Algal blooms

Higher water temperatures and more rain are likely to increase future algal blooms in the Baltic Sea. Consequently there is an increased risk of larger areas with anoxic basins.

Algae and cyanobacteria are often called phytoplankton, and are referred to as blooms when they grow in large quantities. Warm and calm weather are prime conditions for cyanobacteria, and in a relatively short time they can spread over huge areas.

However, if the wind starts to blow the water gets mixed and cyanobacteria will no longer be visible on the surface, but the growth continues at a deeper level.  Eventually the cyanobacteria sink to the bottom and consume oxygen when they decompose. This leads to larger areas of hypoxia - a lack of oxygen near the sea floor - in the Baltic Sea.

Anoxic basins kill bottom-living organisms, except organisms that have the ability to move. The lack of oxygen also releases phosphorus from bottom sediments which rises to the surface. Excess phosphorus in surface waters can be absorbed by cyanobacteria again and this process creates a continuous cycle.

This entire chain of events is clearly harmful for the ecosystem, as organisms have a continuously decreasing area to live in.

Increasing algal blooms in the future

In a changed climate with rising temperatures, the number of days that are favourable for cyanobacteria will increase. As water is heated the ice will melt earlier, releasing nutrients earlier in the season. Scientists estimate that precipitation will increase causing the Baltic Sea to be less saline but also causing an increase in the input of nutrients. Cyanobacteria thrive in fresh water and if more phosphorus is added they will thrive even more.

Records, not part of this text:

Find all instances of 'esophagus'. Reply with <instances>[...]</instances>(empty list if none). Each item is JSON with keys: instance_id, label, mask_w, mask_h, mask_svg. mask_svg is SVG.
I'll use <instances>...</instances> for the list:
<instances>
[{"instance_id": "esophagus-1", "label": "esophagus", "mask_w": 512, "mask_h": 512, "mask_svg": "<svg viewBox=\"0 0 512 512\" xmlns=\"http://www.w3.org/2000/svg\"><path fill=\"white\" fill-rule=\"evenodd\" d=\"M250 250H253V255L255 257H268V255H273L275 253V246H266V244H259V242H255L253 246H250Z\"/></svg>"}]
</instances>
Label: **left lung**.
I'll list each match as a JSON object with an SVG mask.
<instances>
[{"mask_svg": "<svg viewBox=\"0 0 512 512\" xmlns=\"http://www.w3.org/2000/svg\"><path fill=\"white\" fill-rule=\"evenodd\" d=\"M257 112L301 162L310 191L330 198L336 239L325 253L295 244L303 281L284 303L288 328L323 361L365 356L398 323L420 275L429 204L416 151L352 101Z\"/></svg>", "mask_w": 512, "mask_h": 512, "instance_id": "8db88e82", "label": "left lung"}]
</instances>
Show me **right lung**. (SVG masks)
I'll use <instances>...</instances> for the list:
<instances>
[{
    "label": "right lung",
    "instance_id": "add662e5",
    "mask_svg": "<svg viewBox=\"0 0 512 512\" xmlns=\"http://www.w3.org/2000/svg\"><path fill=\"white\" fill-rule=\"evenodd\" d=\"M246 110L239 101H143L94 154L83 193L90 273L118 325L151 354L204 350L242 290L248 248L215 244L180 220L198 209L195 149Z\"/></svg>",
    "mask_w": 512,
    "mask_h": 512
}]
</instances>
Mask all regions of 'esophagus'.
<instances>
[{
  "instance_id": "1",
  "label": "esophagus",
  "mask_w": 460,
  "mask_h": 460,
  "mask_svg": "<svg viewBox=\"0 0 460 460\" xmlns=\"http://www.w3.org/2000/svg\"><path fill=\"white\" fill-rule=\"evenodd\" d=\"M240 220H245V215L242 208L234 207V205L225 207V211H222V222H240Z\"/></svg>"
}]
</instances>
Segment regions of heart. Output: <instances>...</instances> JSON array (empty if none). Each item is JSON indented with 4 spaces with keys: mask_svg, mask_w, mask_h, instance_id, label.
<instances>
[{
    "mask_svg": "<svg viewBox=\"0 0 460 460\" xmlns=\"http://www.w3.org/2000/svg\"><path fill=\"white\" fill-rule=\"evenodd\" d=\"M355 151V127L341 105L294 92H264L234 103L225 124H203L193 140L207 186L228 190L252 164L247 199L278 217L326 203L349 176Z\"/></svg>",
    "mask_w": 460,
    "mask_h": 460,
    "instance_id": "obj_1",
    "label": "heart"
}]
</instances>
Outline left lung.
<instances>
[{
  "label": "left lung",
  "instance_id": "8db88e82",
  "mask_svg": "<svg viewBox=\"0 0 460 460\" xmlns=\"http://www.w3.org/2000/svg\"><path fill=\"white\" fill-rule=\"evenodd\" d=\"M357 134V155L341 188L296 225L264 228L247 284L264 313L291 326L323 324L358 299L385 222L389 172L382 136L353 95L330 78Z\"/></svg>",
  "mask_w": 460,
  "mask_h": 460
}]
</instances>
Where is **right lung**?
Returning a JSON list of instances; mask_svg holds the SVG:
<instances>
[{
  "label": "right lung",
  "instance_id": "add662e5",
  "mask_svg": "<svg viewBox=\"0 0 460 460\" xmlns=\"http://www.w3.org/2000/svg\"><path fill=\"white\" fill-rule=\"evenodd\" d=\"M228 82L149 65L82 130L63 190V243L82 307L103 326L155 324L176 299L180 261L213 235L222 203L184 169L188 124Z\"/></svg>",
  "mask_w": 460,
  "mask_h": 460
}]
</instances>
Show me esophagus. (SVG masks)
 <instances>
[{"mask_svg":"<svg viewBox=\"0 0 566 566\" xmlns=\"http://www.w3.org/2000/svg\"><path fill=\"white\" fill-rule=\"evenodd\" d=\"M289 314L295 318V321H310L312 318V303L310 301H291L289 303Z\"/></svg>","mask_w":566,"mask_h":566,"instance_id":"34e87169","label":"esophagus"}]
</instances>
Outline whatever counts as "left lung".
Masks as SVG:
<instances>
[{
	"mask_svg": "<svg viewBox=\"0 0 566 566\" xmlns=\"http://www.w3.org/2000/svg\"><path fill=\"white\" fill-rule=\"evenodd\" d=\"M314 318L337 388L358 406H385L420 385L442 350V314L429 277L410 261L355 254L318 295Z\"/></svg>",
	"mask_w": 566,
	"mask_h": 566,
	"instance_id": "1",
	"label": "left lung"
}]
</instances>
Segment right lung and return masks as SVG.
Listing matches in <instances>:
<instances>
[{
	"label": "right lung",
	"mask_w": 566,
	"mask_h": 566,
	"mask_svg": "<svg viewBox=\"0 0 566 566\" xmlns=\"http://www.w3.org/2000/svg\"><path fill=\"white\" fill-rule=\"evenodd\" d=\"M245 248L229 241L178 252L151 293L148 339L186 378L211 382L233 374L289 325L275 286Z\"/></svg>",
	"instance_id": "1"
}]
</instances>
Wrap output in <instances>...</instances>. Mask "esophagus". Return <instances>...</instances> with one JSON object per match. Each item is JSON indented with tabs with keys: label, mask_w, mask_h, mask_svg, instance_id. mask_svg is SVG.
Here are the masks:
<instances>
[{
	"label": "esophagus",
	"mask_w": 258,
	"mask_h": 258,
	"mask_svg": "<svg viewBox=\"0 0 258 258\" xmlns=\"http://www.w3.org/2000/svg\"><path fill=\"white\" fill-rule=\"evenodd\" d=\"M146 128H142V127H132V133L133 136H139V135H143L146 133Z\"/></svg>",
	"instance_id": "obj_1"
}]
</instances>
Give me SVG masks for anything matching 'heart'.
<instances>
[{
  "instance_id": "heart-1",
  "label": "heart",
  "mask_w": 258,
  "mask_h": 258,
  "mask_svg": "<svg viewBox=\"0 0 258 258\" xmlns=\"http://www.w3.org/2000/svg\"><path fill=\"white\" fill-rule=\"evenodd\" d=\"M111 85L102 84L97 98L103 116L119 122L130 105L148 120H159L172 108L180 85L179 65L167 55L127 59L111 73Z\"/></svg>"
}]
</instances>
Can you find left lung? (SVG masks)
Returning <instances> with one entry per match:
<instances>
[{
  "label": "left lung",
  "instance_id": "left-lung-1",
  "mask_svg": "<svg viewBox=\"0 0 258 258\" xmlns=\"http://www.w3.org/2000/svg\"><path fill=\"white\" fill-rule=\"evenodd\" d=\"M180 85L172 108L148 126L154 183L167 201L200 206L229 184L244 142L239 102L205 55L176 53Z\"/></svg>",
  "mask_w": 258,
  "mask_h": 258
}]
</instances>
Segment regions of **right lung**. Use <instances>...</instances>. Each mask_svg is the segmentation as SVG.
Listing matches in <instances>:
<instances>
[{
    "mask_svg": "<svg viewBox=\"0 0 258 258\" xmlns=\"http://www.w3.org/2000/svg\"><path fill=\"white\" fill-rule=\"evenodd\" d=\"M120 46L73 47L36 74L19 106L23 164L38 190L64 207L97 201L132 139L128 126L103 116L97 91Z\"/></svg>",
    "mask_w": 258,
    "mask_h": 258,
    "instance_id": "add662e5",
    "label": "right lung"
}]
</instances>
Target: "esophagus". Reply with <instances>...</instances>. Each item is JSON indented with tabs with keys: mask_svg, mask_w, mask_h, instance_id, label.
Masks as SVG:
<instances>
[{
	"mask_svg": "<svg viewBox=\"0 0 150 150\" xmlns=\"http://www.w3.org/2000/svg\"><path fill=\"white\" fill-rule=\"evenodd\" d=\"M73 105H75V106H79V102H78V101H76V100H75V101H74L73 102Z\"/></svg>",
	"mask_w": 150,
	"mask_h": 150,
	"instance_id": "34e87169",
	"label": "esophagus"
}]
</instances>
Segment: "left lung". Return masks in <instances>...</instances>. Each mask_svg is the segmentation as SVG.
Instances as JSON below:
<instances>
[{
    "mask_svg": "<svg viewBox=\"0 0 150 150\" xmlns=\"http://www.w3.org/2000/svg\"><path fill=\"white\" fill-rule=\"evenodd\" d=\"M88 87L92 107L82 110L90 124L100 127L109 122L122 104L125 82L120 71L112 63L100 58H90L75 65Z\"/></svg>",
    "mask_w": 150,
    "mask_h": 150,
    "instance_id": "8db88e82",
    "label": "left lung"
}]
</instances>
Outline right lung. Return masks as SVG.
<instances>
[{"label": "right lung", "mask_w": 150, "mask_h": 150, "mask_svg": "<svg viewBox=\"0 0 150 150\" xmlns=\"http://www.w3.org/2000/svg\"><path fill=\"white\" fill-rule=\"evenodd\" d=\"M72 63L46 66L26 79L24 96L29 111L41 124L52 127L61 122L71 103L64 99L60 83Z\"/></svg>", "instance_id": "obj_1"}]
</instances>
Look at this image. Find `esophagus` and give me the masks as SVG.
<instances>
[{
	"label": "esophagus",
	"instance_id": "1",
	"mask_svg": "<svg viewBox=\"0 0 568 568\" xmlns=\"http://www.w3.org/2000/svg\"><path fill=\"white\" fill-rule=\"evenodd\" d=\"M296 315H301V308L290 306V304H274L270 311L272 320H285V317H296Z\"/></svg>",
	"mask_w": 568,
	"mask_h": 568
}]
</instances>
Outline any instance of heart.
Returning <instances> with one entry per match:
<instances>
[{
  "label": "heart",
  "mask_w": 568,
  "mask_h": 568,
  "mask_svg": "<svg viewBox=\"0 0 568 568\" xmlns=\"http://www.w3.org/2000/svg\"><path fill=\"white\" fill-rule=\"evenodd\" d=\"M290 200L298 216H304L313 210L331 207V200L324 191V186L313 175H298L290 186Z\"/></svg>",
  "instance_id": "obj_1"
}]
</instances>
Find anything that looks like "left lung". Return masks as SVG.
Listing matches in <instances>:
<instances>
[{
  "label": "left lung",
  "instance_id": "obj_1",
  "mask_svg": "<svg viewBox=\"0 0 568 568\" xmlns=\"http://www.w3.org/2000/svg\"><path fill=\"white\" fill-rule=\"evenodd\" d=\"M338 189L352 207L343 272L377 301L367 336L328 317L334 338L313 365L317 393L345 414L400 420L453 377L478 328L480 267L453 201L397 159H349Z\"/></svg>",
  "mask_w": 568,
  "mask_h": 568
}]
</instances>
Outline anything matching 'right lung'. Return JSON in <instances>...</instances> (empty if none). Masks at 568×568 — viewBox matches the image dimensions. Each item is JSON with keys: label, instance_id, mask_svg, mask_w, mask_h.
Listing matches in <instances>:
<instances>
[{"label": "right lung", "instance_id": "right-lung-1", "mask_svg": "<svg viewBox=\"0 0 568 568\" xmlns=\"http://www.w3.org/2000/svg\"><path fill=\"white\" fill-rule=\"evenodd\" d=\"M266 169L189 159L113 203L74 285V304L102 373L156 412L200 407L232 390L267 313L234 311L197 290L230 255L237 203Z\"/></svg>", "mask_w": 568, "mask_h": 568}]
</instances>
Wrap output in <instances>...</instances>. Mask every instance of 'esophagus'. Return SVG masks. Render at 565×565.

Higher water temperatures in combination with more rainfall leads to density stratification, with a layer of warm fresh water floating on top of denser salt water. Cyanobacteria will in other words be able to mass-reproduce in peace and quiet without the process of water being mixed.

Results show that climate change directly or indirectly would benefit the cyanobacteria’s mass reproduction in the Baltic Sea. This is likely to increase the extent of anoxic areas.

The increased amount of cyanobacteria in the water also affects the amount of light reaching the seabed. If the amount of light decreases, it will affect the species composition of benthic macro algae, plants and in the end fish and animals.